Семье Романовых было объявлено, что из верхнего этажа, в комнатах которого они находились, им необходимо спуститься в нижний. Вся семья Романовых - бывший царь Николай Александрович, жена его Александра Федоровна, сын Алексей, дочери, домашний доктор семьи Боткин, "дядька" наследника и бывшая принцесса фрейлина, оставшиеся при семье, - около 10 часов вечера сошли вниз. Все были в обычном домашнем платье, т. к. спать всегда ложились позже.
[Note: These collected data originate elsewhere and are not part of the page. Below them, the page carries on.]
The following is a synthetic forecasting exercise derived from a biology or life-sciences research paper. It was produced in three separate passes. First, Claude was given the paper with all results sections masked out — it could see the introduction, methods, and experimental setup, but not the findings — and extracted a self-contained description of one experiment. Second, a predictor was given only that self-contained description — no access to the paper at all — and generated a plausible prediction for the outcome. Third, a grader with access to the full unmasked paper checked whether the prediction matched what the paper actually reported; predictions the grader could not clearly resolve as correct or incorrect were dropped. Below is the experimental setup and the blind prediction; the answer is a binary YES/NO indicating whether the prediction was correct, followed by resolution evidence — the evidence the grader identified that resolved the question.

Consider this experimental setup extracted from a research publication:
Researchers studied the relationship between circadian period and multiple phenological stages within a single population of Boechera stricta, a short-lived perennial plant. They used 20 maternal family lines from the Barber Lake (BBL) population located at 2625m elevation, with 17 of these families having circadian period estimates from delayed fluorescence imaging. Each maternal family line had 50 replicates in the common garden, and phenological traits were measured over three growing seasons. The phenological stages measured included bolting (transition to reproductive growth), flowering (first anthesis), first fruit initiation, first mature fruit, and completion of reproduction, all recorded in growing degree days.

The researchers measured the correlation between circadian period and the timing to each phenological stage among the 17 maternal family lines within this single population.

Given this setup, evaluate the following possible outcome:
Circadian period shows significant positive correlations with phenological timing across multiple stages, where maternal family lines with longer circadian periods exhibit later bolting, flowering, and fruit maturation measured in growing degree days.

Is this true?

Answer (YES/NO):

Здесь, в одной из комнат полуподвального этажа, им всем предложили стать у стены. Комендант дома, бывший в то же время уполномоченным Уралсовета, прочитал смертный приговор и добавил, что надежды Романовых на освобождение напрасны - все они должны умереть.
Неожиданное известие ошеломило осужденных, и лишь бывший царь успел сказать вопросительно - «так нас никуда не повезут?»
Выстрелами из револьвера с осужденными было покончено...
При выстреле присутствовало только четыре человека, которые и стреляли в осужденных.
Около часу ночи трупы казненных были отвезены за город в лес, в район Верх-Исетского завода и дер. Палкиной, где и были на другой день сожжены.
Самый расстрел прошел незаметно, хотя и был произведен почти в центре города. Выстрелы не были слышны, благодаря шуму автомобиля, стоявшего под окнами дома во время расстрела. Даже караул по охране дома не знал о расстреле и еще два дня спустя аккуратно выходил в смену на наружных постах»[1].
В последующем издании книги[2] П.М. Быков описал происходящее несколько по-иному, однако и здесь он подчеркнул, что тела подверглись уничтожению в районе Ганиной Ямы, а «остатки трупов» были зарыты в болоте. Он даже разместил на стр. 133 книги фотографию «болота, вблизи деревни Коптяки, в котором были зарыты остатки трупов б. Царской семьи».
Глядя на эту фотографию, легко убедиться, что изображенное на ней место не имеет никакого отношения ни к Поросенкову Логу, ни к «мостику из шпал».
Второй герой коллективного снимка 1924 года имеет уже непосредственное отношение к посещению Свердловска Маяковским. Это - близкий знакомый Свердлова, Голощекина и Надежды Крупской - Анатолий Иванович Парамонов, занимавший до июля 1918 года должность председателя Екатеринбургского горсовета.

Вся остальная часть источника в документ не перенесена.